A blistering heatwave torments the western United States. The heat significantly affects people who work outside, such as construction and farm laborers. In the past week, authorities have put advisories in place for an area containing more than 50-million residents.

From farms in the Coachella Valley, California, where the temperature rose to 115 degrees last Thursday to Las Vegas where the climbing thermometer forced construction operations to close, workers seek relief anywhere they can find it.

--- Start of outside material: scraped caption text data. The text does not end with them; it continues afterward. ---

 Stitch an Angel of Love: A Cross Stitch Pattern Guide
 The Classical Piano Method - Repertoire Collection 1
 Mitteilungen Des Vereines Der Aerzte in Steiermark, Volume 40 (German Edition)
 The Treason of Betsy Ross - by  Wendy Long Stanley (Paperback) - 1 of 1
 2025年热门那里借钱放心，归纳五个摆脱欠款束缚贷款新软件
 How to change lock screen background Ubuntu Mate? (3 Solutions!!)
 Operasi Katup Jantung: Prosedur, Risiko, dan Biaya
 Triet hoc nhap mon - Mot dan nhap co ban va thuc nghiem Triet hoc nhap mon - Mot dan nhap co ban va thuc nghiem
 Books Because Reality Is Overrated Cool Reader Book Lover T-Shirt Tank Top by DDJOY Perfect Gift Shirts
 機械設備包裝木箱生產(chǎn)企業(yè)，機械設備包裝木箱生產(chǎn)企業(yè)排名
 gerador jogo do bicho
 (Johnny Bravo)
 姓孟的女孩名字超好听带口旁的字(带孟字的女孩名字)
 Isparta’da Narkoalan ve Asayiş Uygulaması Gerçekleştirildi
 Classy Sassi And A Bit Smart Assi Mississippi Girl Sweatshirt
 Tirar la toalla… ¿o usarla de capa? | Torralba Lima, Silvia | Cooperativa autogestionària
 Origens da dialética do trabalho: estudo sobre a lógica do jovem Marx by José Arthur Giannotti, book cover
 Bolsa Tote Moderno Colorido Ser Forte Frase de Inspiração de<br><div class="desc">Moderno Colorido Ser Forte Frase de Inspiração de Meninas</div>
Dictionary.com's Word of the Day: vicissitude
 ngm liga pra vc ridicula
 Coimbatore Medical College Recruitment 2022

“It’s been pretty miserable,” Travis Hoskins of Summit Restorations told the Washington Post. “It was already 97 degrees when I got in my car this morning at 3 a.m. It feels like someone is trying to turn you into jerky.”

His company purchased an ice machine that churns out 300 pounds of ice a day, still not enough for the swelter. So Summit instituted a buddy system; workers keep an eye on each other in case one of them passes out.

Hoskins worries about August temperatures. “I’ve been in Vegas now for 18 years, and I don’t remember it ever being this bad in June,” he said. “I was out the other day, and I had to call my guys and say, ‘You have to stop.’ I was driving out to the site, and the temperature reading went from 117 degrees to 121.”

According to the Centers for Disease Control and Prevention, construction workers experience higher rates of heat death.

The weather forecast for Las Vegas shows highs above 110 degrees every day between now and July 4th. With rising temperatures, outdoor laborers can expect the hardest hit.